## [TO BE DONE]
Print verbatim the lines running from the line that contains "What is the intervening" through the last line, inclusive.

## [INFORMATION PROVIDED]

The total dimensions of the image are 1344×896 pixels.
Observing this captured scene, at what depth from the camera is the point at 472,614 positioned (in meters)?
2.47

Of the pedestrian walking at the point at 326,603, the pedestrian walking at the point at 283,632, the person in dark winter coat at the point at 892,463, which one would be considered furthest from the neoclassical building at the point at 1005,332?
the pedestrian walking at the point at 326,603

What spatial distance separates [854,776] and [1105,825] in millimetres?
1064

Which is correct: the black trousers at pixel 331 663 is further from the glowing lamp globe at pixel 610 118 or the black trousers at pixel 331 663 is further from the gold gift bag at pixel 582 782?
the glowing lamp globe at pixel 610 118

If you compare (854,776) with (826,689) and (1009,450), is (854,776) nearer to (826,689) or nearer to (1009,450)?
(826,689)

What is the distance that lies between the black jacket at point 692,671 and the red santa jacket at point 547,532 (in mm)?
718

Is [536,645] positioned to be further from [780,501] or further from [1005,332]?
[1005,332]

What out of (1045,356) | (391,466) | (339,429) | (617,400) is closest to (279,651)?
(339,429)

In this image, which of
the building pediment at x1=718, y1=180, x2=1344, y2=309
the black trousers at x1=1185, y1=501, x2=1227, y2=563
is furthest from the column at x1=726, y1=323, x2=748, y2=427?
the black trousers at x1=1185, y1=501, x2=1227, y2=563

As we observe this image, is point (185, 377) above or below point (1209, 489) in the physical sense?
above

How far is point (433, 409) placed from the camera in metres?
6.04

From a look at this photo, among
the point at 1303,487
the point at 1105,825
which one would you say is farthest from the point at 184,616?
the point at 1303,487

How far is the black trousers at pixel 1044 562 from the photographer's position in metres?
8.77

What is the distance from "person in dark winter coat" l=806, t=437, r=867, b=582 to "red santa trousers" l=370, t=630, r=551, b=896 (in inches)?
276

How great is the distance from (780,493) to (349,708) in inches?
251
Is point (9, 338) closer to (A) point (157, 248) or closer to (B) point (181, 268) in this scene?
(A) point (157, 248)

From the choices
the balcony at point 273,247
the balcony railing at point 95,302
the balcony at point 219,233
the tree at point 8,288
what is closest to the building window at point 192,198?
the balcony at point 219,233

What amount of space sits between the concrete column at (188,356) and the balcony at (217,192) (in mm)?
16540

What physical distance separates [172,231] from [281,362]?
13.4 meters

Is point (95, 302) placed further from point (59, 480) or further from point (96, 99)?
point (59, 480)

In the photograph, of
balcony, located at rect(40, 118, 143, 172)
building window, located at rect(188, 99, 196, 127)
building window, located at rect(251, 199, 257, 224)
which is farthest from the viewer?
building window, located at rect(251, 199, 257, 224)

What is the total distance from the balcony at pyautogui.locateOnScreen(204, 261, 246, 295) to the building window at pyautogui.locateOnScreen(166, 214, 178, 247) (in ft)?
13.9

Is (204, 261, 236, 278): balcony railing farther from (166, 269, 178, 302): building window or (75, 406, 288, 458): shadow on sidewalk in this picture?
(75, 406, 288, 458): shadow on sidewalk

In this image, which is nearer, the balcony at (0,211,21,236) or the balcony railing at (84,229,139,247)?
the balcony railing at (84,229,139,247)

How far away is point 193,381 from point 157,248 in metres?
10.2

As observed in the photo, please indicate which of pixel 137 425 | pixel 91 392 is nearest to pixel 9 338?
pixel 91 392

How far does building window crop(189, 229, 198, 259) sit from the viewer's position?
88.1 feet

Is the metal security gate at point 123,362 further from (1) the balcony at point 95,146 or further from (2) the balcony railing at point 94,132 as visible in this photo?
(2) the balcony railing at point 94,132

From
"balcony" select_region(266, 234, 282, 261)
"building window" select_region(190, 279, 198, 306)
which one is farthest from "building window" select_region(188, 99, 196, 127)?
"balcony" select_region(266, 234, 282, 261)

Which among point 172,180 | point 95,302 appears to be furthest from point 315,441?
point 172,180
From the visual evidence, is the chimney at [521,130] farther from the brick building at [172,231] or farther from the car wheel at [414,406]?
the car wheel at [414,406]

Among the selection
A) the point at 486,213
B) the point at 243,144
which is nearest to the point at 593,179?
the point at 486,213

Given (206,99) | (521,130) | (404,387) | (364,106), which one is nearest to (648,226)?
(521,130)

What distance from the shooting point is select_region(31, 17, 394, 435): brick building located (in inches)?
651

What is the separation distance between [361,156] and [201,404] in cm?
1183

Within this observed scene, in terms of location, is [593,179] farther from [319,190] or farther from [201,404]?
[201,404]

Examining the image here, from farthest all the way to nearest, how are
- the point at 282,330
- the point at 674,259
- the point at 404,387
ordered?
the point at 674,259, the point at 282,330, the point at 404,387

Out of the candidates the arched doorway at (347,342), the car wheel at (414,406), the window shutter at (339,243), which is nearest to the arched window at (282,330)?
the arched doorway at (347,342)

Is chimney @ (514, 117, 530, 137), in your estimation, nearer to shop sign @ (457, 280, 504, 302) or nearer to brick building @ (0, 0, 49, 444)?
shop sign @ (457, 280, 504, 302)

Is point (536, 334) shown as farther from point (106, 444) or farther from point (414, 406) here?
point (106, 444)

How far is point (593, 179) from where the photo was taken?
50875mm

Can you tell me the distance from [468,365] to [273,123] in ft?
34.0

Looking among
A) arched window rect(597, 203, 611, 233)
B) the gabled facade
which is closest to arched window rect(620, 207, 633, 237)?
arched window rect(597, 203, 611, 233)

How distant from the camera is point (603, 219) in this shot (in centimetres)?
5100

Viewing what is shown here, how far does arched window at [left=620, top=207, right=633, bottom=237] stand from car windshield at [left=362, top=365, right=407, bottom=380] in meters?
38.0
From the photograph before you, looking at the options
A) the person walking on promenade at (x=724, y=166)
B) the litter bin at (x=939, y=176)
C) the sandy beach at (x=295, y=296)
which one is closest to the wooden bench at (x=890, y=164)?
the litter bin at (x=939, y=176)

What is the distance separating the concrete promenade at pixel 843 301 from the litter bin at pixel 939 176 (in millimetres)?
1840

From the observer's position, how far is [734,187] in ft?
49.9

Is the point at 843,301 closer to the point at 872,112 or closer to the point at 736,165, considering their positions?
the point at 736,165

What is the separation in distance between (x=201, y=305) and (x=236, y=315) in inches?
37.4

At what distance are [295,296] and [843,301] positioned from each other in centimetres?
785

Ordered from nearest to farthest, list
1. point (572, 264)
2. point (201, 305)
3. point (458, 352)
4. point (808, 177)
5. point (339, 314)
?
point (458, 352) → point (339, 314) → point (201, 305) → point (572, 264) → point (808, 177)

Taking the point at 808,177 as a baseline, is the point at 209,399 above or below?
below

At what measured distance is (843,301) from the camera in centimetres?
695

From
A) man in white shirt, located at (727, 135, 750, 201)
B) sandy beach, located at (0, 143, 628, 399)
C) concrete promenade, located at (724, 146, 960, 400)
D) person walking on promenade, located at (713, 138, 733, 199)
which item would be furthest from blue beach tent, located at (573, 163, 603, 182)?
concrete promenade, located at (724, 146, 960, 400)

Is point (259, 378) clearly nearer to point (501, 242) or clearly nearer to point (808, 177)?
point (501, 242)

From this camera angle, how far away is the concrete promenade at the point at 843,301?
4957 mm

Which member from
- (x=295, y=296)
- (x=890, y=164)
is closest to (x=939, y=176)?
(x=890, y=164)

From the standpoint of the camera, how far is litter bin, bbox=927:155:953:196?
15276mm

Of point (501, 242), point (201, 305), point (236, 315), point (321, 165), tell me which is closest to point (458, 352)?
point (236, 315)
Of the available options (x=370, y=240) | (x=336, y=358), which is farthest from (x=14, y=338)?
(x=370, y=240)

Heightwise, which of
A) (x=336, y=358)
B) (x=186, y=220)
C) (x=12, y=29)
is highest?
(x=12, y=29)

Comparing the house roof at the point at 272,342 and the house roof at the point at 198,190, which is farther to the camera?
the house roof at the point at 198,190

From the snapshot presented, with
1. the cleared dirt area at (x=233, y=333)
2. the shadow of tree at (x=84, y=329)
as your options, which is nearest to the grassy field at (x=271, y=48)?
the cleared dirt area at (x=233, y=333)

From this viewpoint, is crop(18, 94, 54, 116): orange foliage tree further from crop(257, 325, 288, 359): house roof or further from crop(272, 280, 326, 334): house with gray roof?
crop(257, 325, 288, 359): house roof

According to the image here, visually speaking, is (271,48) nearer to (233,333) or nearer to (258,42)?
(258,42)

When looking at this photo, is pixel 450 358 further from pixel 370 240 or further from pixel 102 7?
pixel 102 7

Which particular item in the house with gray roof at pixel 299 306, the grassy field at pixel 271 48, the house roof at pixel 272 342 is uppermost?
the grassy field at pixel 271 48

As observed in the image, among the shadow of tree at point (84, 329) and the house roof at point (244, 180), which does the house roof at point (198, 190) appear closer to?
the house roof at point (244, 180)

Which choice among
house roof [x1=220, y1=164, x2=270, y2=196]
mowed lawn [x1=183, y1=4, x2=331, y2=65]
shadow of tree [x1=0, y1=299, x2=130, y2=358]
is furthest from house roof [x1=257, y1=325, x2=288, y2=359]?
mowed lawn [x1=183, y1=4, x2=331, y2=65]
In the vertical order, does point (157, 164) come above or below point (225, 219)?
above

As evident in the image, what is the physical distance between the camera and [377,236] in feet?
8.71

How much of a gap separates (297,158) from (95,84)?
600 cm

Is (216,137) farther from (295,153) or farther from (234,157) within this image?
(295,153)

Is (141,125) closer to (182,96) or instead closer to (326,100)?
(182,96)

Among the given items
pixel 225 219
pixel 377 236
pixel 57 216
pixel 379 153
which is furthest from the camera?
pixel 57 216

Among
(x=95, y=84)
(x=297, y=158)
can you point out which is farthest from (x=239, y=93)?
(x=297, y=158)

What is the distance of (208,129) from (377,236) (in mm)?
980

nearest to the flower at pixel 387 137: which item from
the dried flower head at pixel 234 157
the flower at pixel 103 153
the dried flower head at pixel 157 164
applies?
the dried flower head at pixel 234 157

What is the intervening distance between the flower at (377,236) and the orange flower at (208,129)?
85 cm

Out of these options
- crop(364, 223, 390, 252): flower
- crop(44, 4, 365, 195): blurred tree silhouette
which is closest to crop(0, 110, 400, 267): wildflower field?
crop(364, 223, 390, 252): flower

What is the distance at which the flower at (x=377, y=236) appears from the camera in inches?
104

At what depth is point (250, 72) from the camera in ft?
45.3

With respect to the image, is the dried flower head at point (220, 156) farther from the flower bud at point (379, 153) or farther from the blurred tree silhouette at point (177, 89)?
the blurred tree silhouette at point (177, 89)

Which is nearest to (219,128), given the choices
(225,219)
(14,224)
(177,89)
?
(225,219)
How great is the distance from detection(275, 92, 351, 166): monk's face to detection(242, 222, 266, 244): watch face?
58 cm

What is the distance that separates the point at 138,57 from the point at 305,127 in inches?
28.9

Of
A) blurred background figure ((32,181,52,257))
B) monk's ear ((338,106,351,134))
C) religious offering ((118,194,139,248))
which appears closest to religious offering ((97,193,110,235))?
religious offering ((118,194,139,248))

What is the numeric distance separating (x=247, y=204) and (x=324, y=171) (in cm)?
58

## [FINISHED ANSWER]
What is the intervening distance between the flower at (377,236) and the orange flower at (208,129)?
85 cm

Out of these options
- crop(364, 223, 390, 252): flower
- crop(44, 4, 365, 195): blurred tree silhouette
which is closest to crop(0, 110, 400, 267): wildflower field?
crop(364, 223, 390, 252): flower

What is the distance at which the flower at (x=377, y=236) appears from the camera in inches?
104

At what depth is point (250, 72) from the camera in ft?
45.3

With respect to the image, is the dried flower head at point (220, 156) farther from the flower bud at point (379, 153) or farther from the blurred tree silhouette at point (177, 89)?
the blurred tree silhouette at point (177, 89)

Which is nearest to (219,128), given the choices
(225,219)
(14,224)
(177,89)
?
(225,219)
How great is the distance from detection(275, 92, 351, 166): monk's face to detection(242, 222, 266, 244): watch face?
58 cm

What is the distance that separates the point at 138,57 from the point at 305,127 in inches?
28.9

Of
A) blurred background figure ((32,181,52,257))
B) monk's ear ((338,106,351,134))
C) religious offering ((118,194,139,248))
which appears closest to religious offering ((97,193,110,235))?
religious offering ((118,194,139,248))

What is the numeric distance separating (x=247, y=204) and (x=324, y=171) (in cm)?
58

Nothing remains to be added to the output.